### 节选段落
####

唤醒模块1用于采用唤醒词唤醒所述录音设备;其中,录音设备在被唤醒之后会自动进入录音状态,采用麦克风进行拾音。
第一判断模块2用于判断是否检测到目标用户开始输入语音信号,若是,则调用第一语音信号获取模块3获取目标用户输入的第一设定帧数的第一语音信号;
第一基音周期获取模块4用于获取每帧第一语音信号对应的第一基音周期;
第一周期序列获取模块5用于根据第一基音周期获取与第一设定帧数对应的第一基音周期序列;
第二语音信号获取模块6用于在设定时长后,获取当前用户输入录音设备的第二设定帧数的第二语音信号;
第二基音周期获取模块7用于获取每帧第二语音信号对应的第二基音周期;
第二周期序列获取模块8用于根据第二基音周期获取与第二设定帧数对应的第二基音周期序列;
相似度计算模块9用于计算第一基音周期序列和第二基音周期序列的相似度;
第二判断模块10用于判断相似度是否大于第一设定阈值,若是,则确定输入第二语音信号的当前用户是目标用户,控制录音设备继续录音,并重新调用第二语音信号获取模块6;
若否,则确定输入第二语音信号的当前用户不是目标用户,并控制录音设备停止录音。
例如,在检测到有语音输入后,自动获取初始m帧的第一语音信号,进而获取其对应的第一基音周期序列并保存至录音设备的第一缓冲存储区,同时持续检测目标用户是否结束语音信号输入;在目标用户没有结束语音信号输入时,每隔一段时间(如100ms)获取当前用户输入的n帧的第二语音信号,获取其对应的第二基音周期序列并保存至录音设备的第二缓冲存储区;其中,考虑到基音周期并不具有严格的周期性,所以n可以在[m-5,m+5]的范围内随机取值;然后将每次获取的第二基音周期序列与第一基音周期序列进行对比,以确定说话者是否发生变化,若发生变化则表示目标用户已经停止说话且发生继续录制非目标用户的说话内容的情况,此时需要及时停止录音。

####

### 数据块
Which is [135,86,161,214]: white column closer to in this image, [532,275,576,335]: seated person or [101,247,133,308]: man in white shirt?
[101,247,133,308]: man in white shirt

####

### 任务要求 1
根据节选段落,回答下列问题:
(a) 录音设备被唤醒后用什么进行拾音?
(b) 示例中每隔多长时间获取一次当前用户输入的第二语音信号?
(c) 示例中n可以在什么范围内随机取值?
### 任务要求 2
请把节选段落中的这句话译成英语:"唤醒模块1用于采用唤醒词唤醒所述录音设备;其中,录音设备在被唤醒之后会自动进入录音状态,采用麦克风进行拾音。"
请只依据节选段落作答。

### 参考答案 1
(a) 麦克风。
(b) 100ms。
(c) [m-5,m+5]。

### 参考答案 2
Wake-up module 1 is used to wake up the recording device with a wake word, wherein the recording device automatically enters a recording state after being woken up and uses a microphone to pick up sound.